Rezension

Ein wunderbares Portrait einer vergessenen Persönlichkeit

Die Königin von Berlin - Charlotte Roth

Die Königin von Berlin
von Charlotte Roth

Bewertet mit 5 Sternen

das Who-is-Who der Theaterwelt der Weimarer Republik und seine Königin

Die Zwanziger Jahre: Die junge, lebenshungrige Karoline lebt mit ihrer Familie in München. Sie will ausbrechen aus diesem öden Leben und hinaus auf die Bretter, die die Welt bedeuten. Am liebsten in Berlin. Bis dahin ist es aber ein weiter Weg für die junge Frau, die sich nun Carola nennt. Aber sie ist hartnäckig, lässt sie durch nichts und Niemanden von diesem Ziel abbringen. Und diese Hartnäckigkeit zahlt sich schließlich aus. Sie schafft es eines Tages endlich bis nach Berlin, wo ihr fortan viele Türen offen stehen.

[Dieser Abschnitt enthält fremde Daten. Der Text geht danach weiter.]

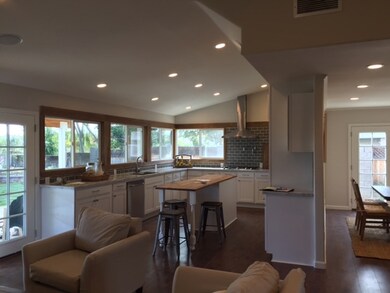 3115 Quebrada Ct, Carlsbad, CA 92009 - photo 2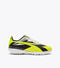 Diadora Brasil Icon Sala TF Soccer Shoes (fluorescent yellow DD/black)
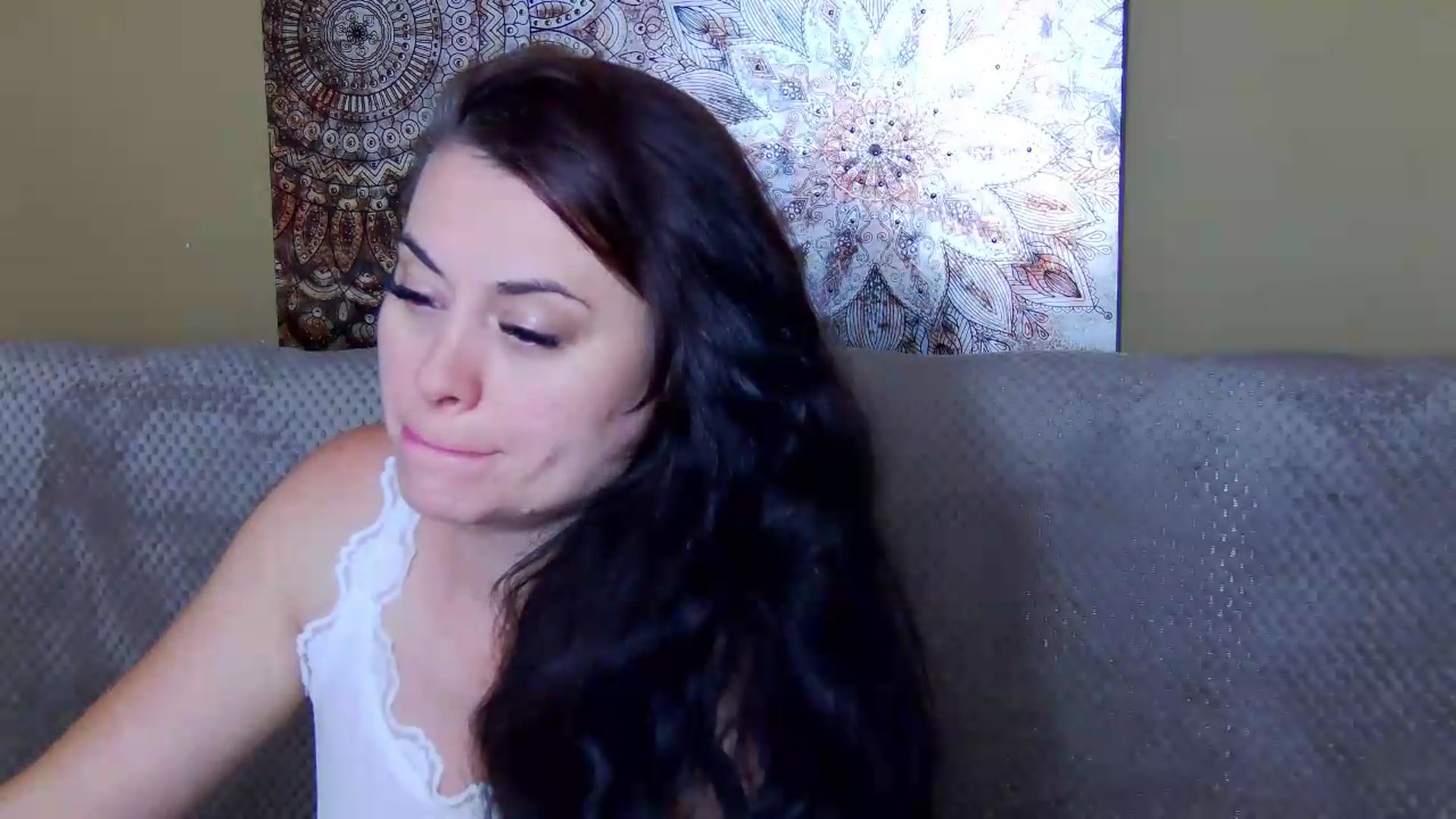 Gallery image thumbnail from ForeverChic's myfreecams stream on, 07/31/2026, 11:31 image 20 of 20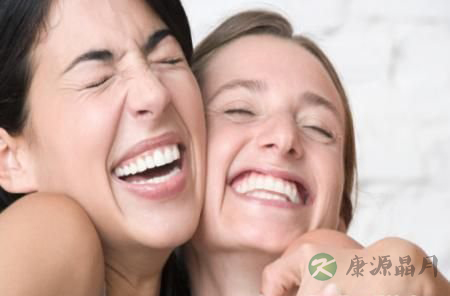 10个外貌细节是显老元凶 10个外貌细节是显老元凶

Sie erlebt eine kleine Welt innerhalb der Welt, bestehend aus allem, was Rang und Namen hatte im damaligen Kulturbetrieb der Weimarer Republik: Regisseure, Schauspieler, Journalisten und Schriftsteller wie Bertold Brecht, Lion Feuchtwanger, Klabund, und und und. Alles Namen, die bis heute jeder kennt. Nur ein Name fehlt heutzutage, wenn man auf dies Zeit zurückblickt, nämlich ausgerechnet dieser: Carola Neher, der einstigen „Königin von Berlin“. Was war passiert? Wie konnte eine solche Persönlichkeit aus dem kollektiven Gedächtnis verschwinden?

Charlotte Roth erzählt hier ihre Geschichte, gibt ihr eine Stimme. Und mit jedem Satz, den ich lese, wird es für mich unbegreiflicher, wie diese selbstbewusste, willensstarke und wunderschöne Frau so in Vergessenheit geraten konnte. Immerhin war sie eine sprudelnde Inspirationsquelle für Bertold Brecht und eine Herzensbrecherin für viele andere, die ihrem Charme erlagen.

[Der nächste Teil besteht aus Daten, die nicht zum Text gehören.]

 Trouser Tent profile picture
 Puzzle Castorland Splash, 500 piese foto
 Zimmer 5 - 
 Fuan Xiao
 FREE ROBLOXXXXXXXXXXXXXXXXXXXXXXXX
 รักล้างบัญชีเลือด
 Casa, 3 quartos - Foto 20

Ich war fasziniert von der bunten und schillernden Welt des Berlins der Zwanziger Jahre, so lebendig erzählt, als wäre man dabei gewesen. Und dann war ich wiederum so traurig, mitzuerleben, wie dieser wilde Mikrokosmos auseinander bricht und sich in alle Winde verstreut, weil so viele von ihnen vor den Nazis fliehen mussten, auch Carola. Und ich war gefesselt von der Lebensgeschichte dieser „Königin von Berlin“, die ich wahnsinnig gern kennengelernt hätte.

 

P.S.: Die Autorin gibt den Tipp, sich auf youtube anzusehen wie Carola Neher den „Barbara-Song“ in der Verfilmung der Dreigroschenoper singt, das habe ich getan – und bin ihr verfallen.